今回はセメント瓦について鬼瓦部分のデザインのバリエーションを紹介しつつ、消えゆくセメント瓦について考えてみようと思います。
文字型
まずは鬼瓦部分がなにがしかの文字になっているもの。
「天」でしょうか。天にしては下の棒が長いので模様な気もしますが。
「コ」。この瓦を撮影したのが沖縄市だったので「コザ」の「コ」だったりするのかなと思ってます。
「共」。漢字の下の模様が割と和風だなと思いました。
「マ」。資料を当たっていくと「マルマ」というセメント瓦業者が名護市大西にあったらしいです。恐らくそこが製造したやつなんじゃないかと思います。
こちらは「H」。現在唯一残っているセメント瓦工場が比嘉セメント瓦工場なのでそこのやつなのでしょうか。いつかインタビューなりして聞いてみたいです。
「ト」。カタカナだとちょっとコミカルでかわいい。
「T」。ひょっとしたらTじゃなくて模様な可能性もありますが。ベンツっぽい。
「吾」でしょうか「君」でしょうか。
文字系にはアルファベット、漢字、カタカナが存在していて恐らく瓦の製造工場の頭文字を取ったものだと思われます(会社のロゴが頭文字?)。ということはセメント瓦工場を調べていけば特定できたりするのかなと思っています。
模様系
続いては文字ではなく模様の瓦。
桜っぽい意匠。そして今まであんまり触れてなかったのですが鬼瓦下の小さな丸い部分のデザインも実は結構違ってます。
この模様をなんと表現しましょうか。東映の映画の始まりの光みたいな意匠です。
曲線のデザイン。こっちは小さいほうが桜みたいなデザインです。
星。なんかアメリカンな感じもしないでもない。
形容しがたき意匠。小さい方は「AZ」みたいにも見えます。
結構よく見る三つ巴。
セメント瓦について
というわけでセメント瓦についてなのですが、冒頭の歴史的な話含めて名護市の博物館が発行している「第19回 名護博物館企画展 沖縄のセメント瓦 名護からの発信」という冊子によくまとまっています。しかし、どの瓦がどの工場で作られたという情報は載っていなくて鬼瓦の模様についてはきっともっと種類もあって奥が深いのだろうなぁと思います。

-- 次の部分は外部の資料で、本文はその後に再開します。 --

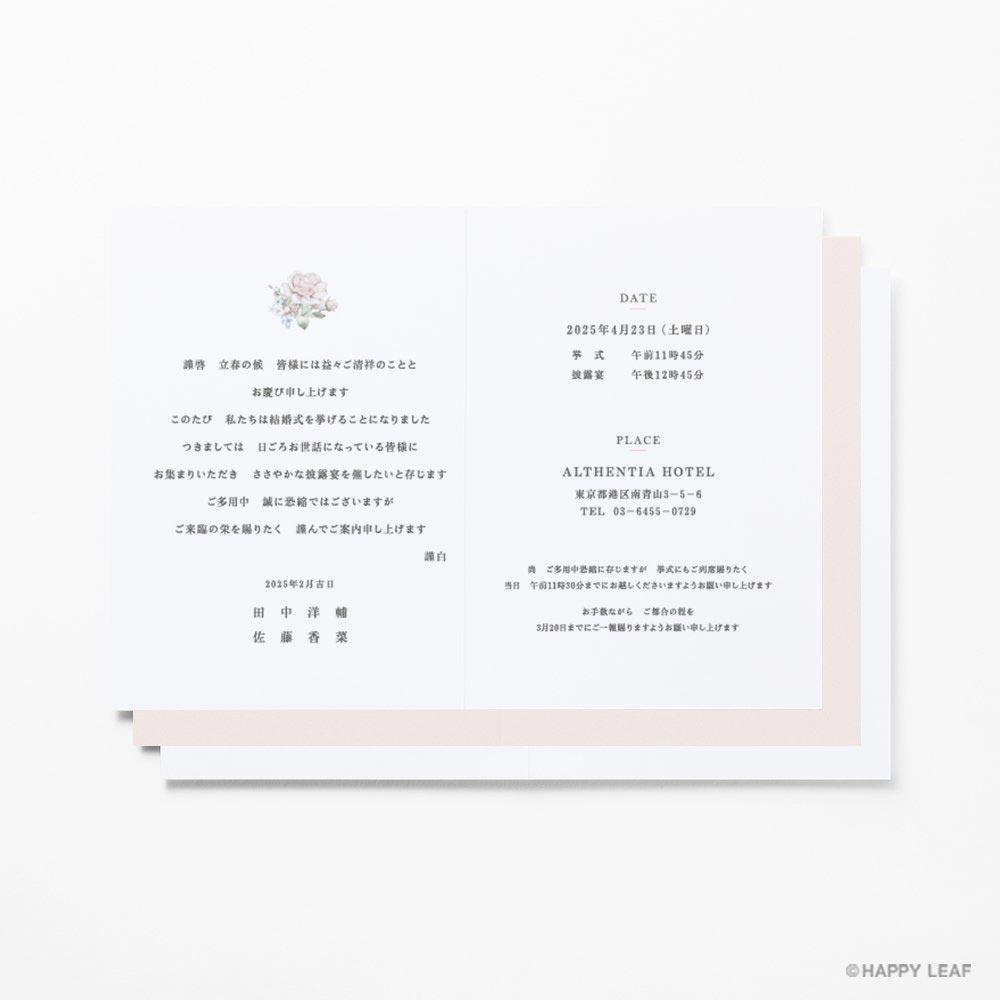 結婚式 招待状 Loulou 4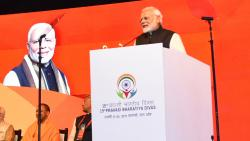 India to issue chip-based e-passport: Modi
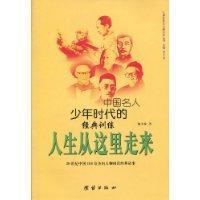 人生从这里走来:中国名人少年时代的经典训练(丹道名家陈全林老师编著)选取了20世纪的108名中国杰出人物的读书故事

セメント瓦が葺かれた家はどんどんこれから無くなっていくとは思うのですが、DEEokinawaでは鬼瓦部分のデザインの収集と可能であればいつくらいの時代にどこでつくられたのかみたいな事を調べていこうと思っています(そういうのが分かると街歩きがぐっと楽しくなりますよね)。

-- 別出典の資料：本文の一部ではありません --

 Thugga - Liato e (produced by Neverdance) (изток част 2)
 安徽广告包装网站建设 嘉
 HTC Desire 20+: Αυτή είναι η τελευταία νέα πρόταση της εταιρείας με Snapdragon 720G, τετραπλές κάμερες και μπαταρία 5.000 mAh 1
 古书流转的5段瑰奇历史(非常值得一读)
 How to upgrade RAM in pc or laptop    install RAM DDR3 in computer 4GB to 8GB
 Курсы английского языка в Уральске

というわけで、他にもこんなセメント瓦があるよ、とかこのセメント瓦はこの工場で作られてたらしいよ、みたいな情報をお持ちの方がいらっしゃったらぜひ編集部にご一報くださいませ。
そして、普段何気なく見ていたという人も鬼側部分のデザイン、確認してみてください。何か面白い発見があるかもしれませんよ。